Still, a confluence of recent developments suggests that the payment revolution engendered by mobile devices will forge ahead.
Innovation from start-ups
Small businesses are looking to shave costs wherever they can, so companies such as Square and PayPal are wooing shop owners to ditch their expensive point-of-sale equipment by offering per-transaction fees, simple loyalty programs and sales analysis.
A traditional retail payment system — including a cash register, credit card scanner, product scanner and software — can cost as much as $1,000 to $3,000. Credit card processors also often ask for long-term contracts, a monthly fee, a percentage of sales and an early-termination fee.
Square, a San Francisco company, has made huge gains in grabbing market share from traditional checkout operators. Shop owners who buy Square's small, white plastic scanner dongle and sign up can plug it into a smartphone or tablet and quickly process credit cards, while generating reports about sales volumes and patterns. Square charges 2.75% of each transaction.
Its growth has exceeded its own internal estimates. About 2 million merchants use Square, and about $6 billion in transactions have been processed since Square's debut in 2010.
Andy Nguyen, who with his wife, Uyen operates a Vietnamese-sandwich food truck called Lemongrass in the Washington, D.C.-area, considered several other wireless credit card payment processors but chose Square for its size and convenience.
With Square's dongle in his iPad, he can revise his menu and prices while keeping track of which items sell more than others, he says. "I don't have that much space here," he says, adding that about half his customers use credit cards. "I could go all-cash, but I didn't want to alienate anyone."
Wireless carriers — which stand to make money from all purchase-transaction data traffic carried on their networks — also are aggressively pushing the mobile-payment effort.
YiShaun Yang, owner of children's book publisher AdoraPet in Manhattan, was in search of ways to accept credit card payments at book shows when she walked into a Verizon store and saw Intuit GoPayment on display. A competitor to Square, GoPayment also is a phone dongle for scanning credit cards.
While she had considered other wireless payment systems, she was turned off by fees and long contracts, she says.

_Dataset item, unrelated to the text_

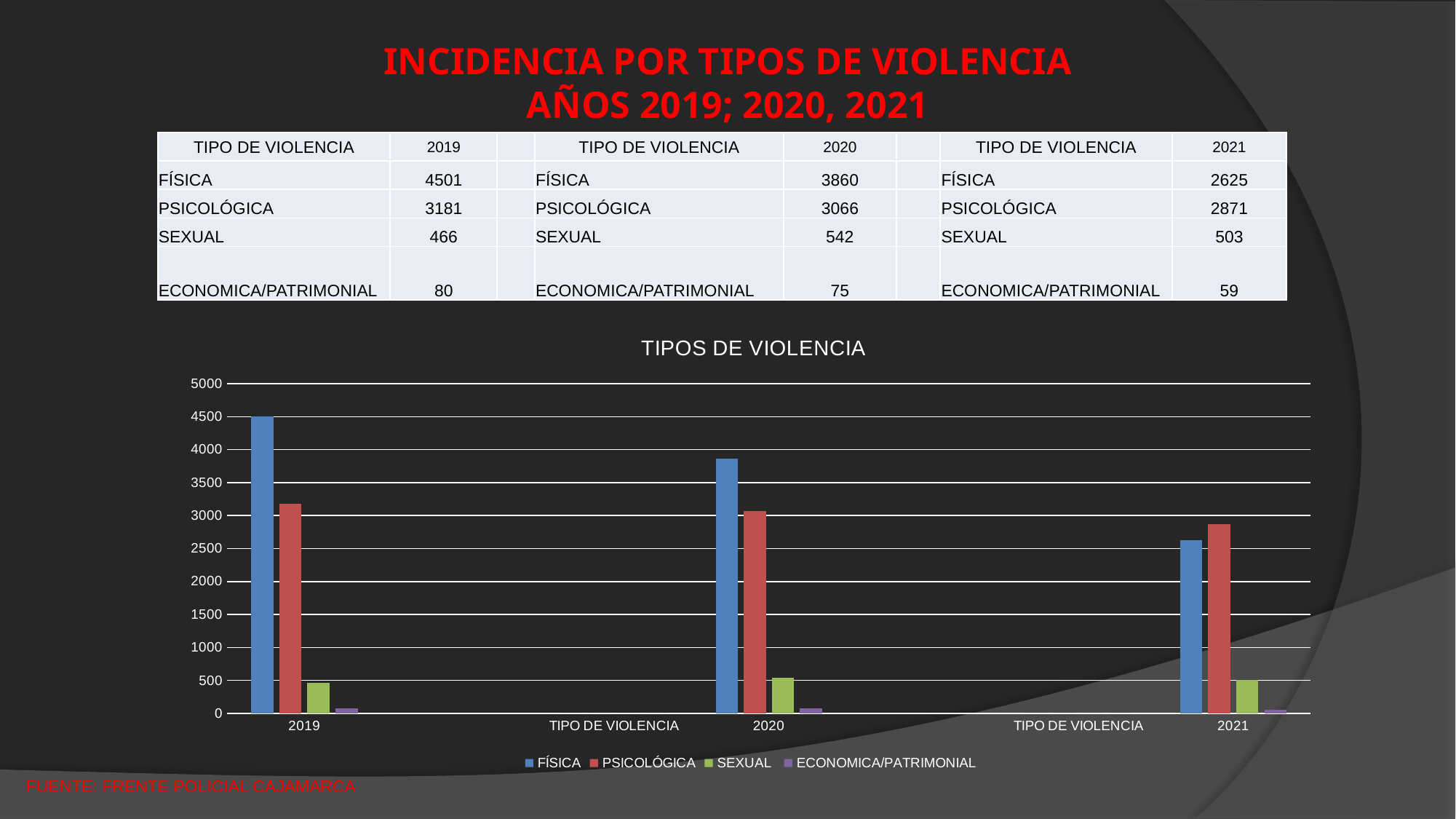
In the TIPOS DE VIOLENCIA chart, what is the value for SEXUAL in 2020? 542 In the TIPOS DE VIOLENCIA chart, which type of violence has the lowest value in 2019? ECONOMICA/PATRIMONIAL How many series does the legend of the TIPOS DE VIOLENCIA chart list? 4 In the TIPOS DE VIOLENCIA chart, what is the value for ECONOMICA/PATRIMONIAL in 2021? 59 In the TIPOS DE VIOLENCIA chart, by how much did the FÍSICA value decrease from 2019 to 2021? 1876 In the TIPOS DE VIOLENCIA chart, does the FÍSICA value rise or fall from 2019 to 2021? fall In the TIPOS DE VIOLENCIA chart, what is the value for FÍSICA in 2019? 4501 In the TIPOS DE VIOLENCIA chart, is the value for FÍSICA in 2020 greater or less than 3500? greater What is the title of the chart on the slide? TIPOS DE VIOLENCIA In the TIPOS DE VIOLENCIA chart, which is larger in 2020: FÍSICA or PSICOLÓGICA? FÍSICA In the TIPOS DE VIOLENCIA chart, which type of violence has the highest value in 2021? PSICOLÓGICA What kind of chart is the TIPOS DE VIOLENCIA chart? bar chart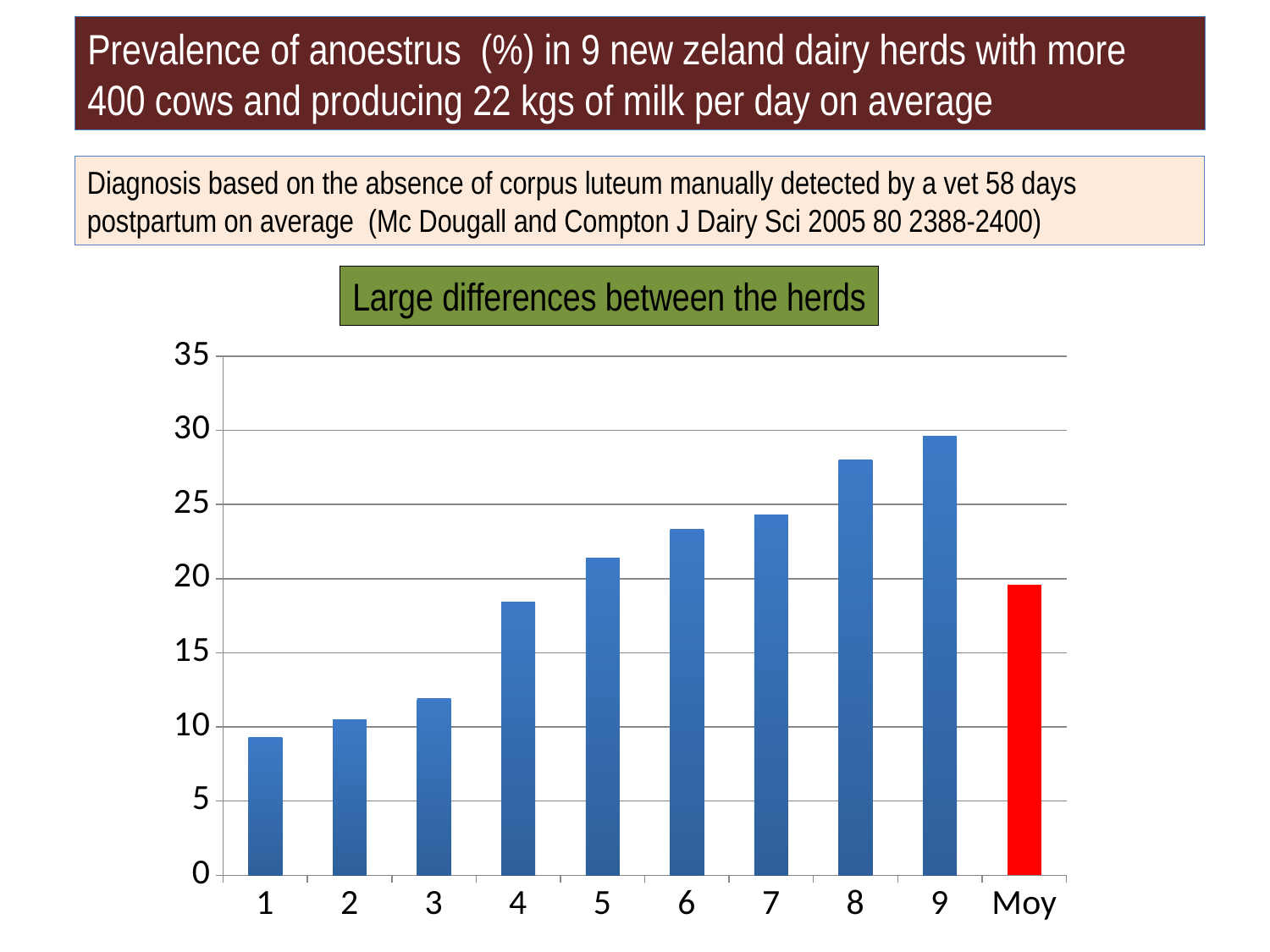
Is the value for herd 6 greater or less than 25? less Is the value for herd 1 greater or less than 10? less Which herd has the lowest prevalence of anoestrus? 1 Do the values rise or fall from herd 1 to herd 9? rise Is the value for herd 8 greater or less than 25? greater What colour is the bar for Moy? red What kind of chart is shown on the slide? bar chart Which herd has the highest prevalence of anoestrus? 9 Which is larger, the value for herd 8 or the value for herd 4? herd 8 How many bars are plotted on the chart? 10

"It's hard when you have a small business, because you don't know how long you're going to be in the business," she says. "I wanted something that fits my small business. Not (a product) that imposed its bigger business model onto my small business."
Unlike Square, Intuit either charges a per-transaction fee of 2.7 percent, or, for merchants with high volume, a plan with a monthly fee of $12.75 and a 1.7 percent per-transaction fee.
VeriFone, a payment systems maker, and online payment stalwart PayPal also have recently introduced competing products that turn a phone or tablet into a card scanner. VeriFone's Sail and PayPal Here both charge 2.7 percent per transaction. VeriFone also offers the option of paying $9.95 per month for a lower 1.95 percent per-transaction charge.
LevelUp, another mobile payment start-up, is hoping to stand out from the pack with a greater focus on points redemption.
Customers who store their credit card information on its app receive a designated QR (Quick Response) code that's read at the merchant checkout. Customers who spend $50 get a $5 credit.
LevelUp makes money by charging merchants 40 cents per $1 of credit used by customers. For a $25 monthly fee, LevelUp waives merchants' customary per-transaction fees.